> [Task goal]
Would you mind restating all of the records word for word, skipping the pictures?

> [Exercise inputs]
● ● ●

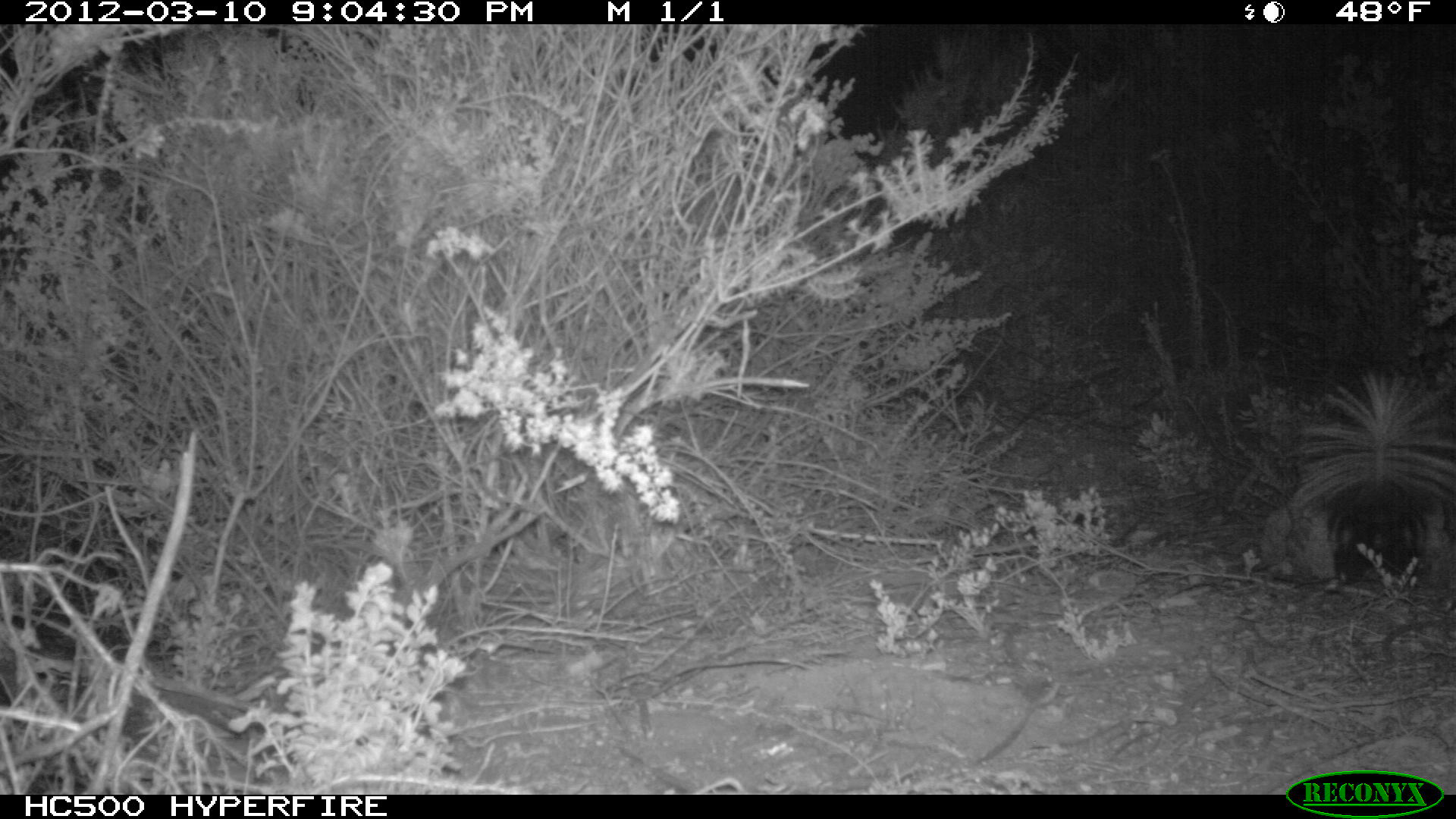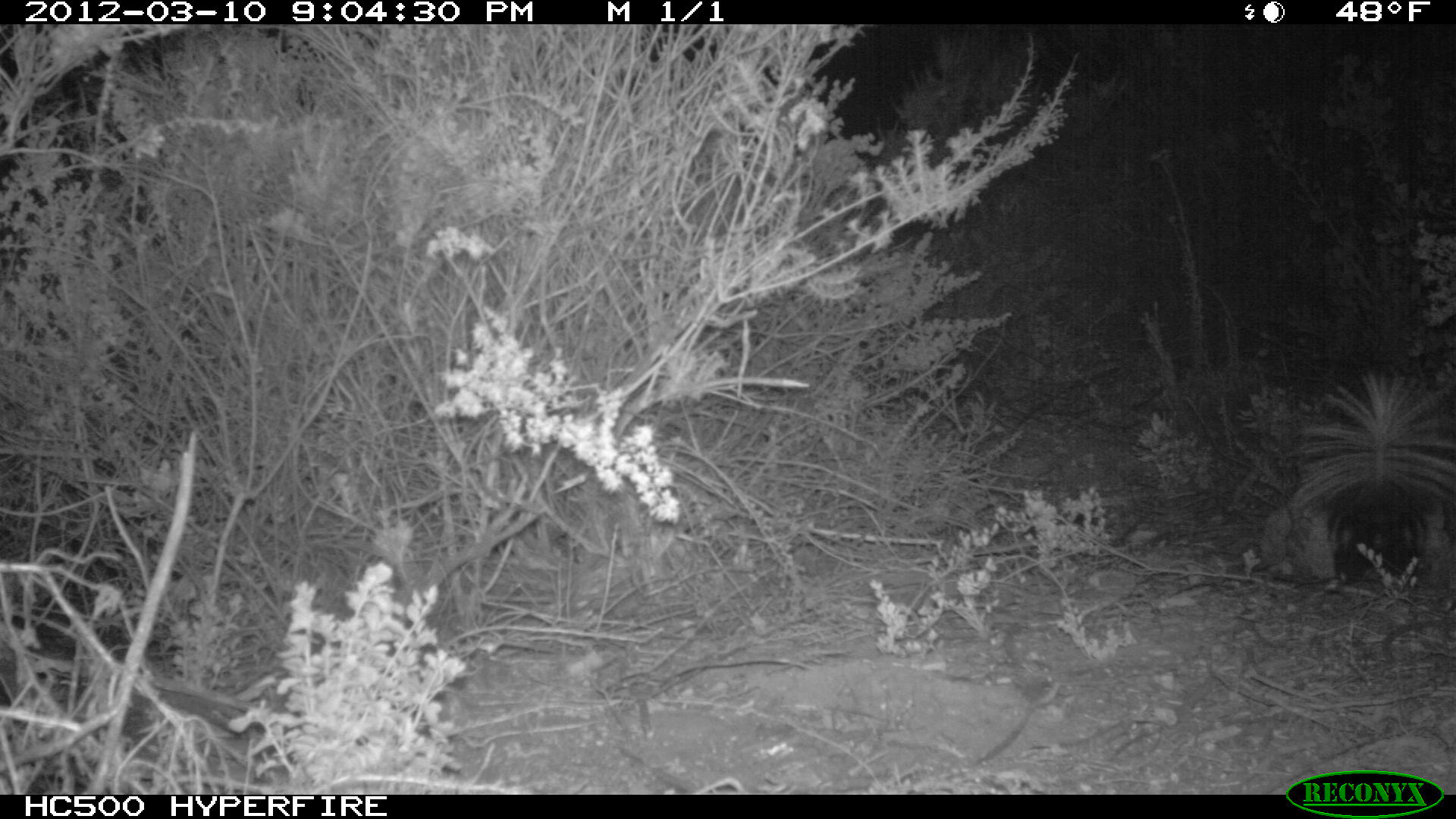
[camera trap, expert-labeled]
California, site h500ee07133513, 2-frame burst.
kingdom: Animalia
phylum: Chordata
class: Mammalia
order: Carnivora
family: Mephitidae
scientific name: Mephitidae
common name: skunk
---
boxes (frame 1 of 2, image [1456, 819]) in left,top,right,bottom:
skunk: 1290,368,1455,593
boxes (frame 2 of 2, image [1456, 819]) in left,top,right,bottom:
skunk: 1292,368,1455,588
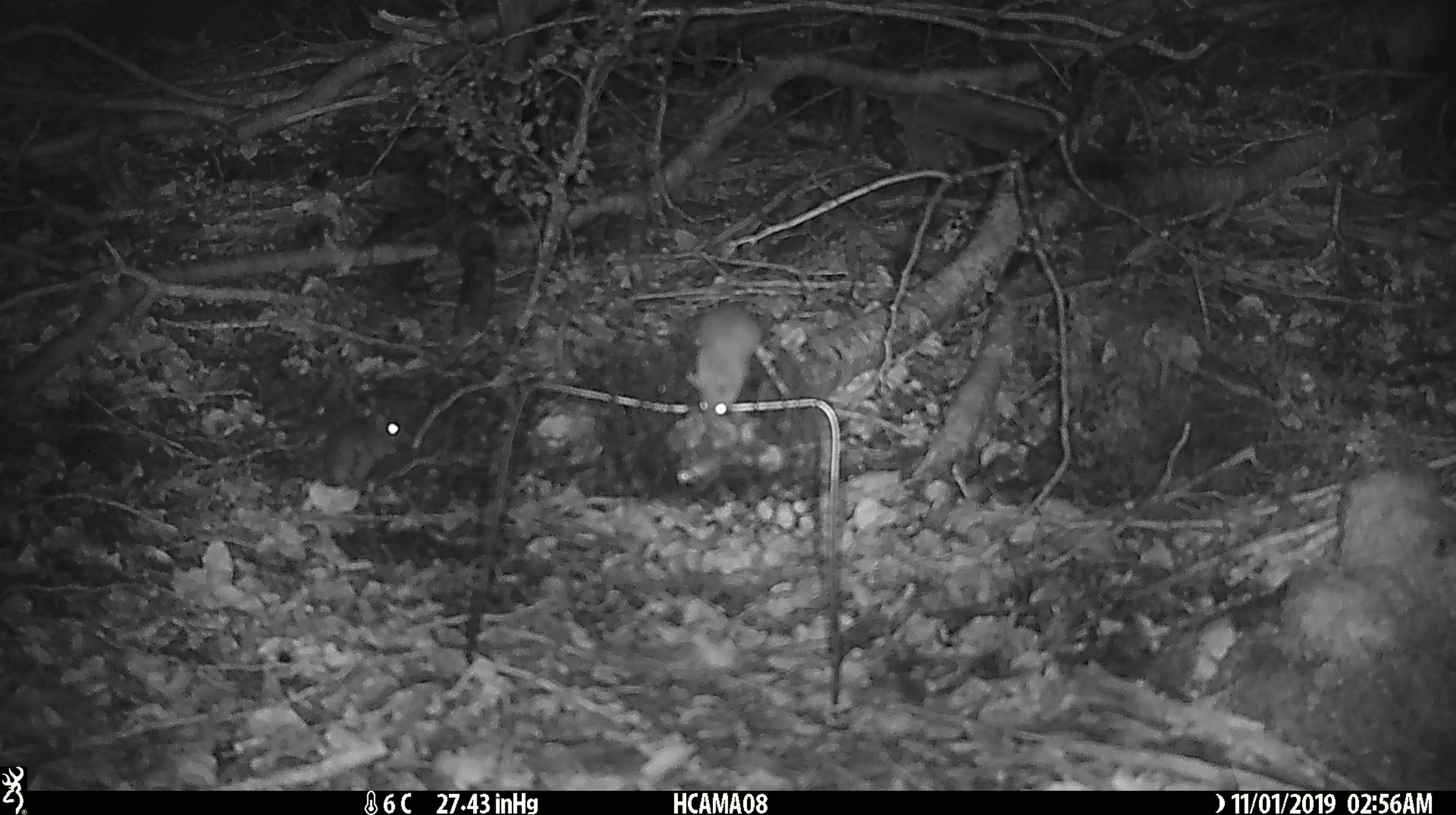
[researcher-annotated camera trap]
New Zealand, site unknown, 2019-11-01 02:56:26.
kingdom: Animalia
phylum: Chordata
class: Mammalia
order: Rodentia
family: Muridae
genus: Mus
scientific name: Mus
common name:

● ● ●

> [Solution to this problem]
[camera trap, expert-labeled]
California, site h500ee07133513, 2-frame burst.
kingdom: Animalia
phylum: Chordata
class: Mammalia
order: Carnivora
family: Mephitidae
scientific name: Mephitidae
common name: skunk
---
boxes (frame 1 of 2, image [1456, 819]) in left,top,right,bottom:
skunk: 1290,368,1455,593
boxes (frame 2 of 2, image [1456, 819]) in left,top,right,bottom:
skunk: 1292,368,1455,588
[researcher-annotated camera trap]
New Zealand, site unknown, 2019-11-01 02:56:26.
kingdom: Animalia
phylum: Chordata
class: Mammalia
order: Rodentia
family: Muridae
genus: Mus
scientific name: Mus
common name:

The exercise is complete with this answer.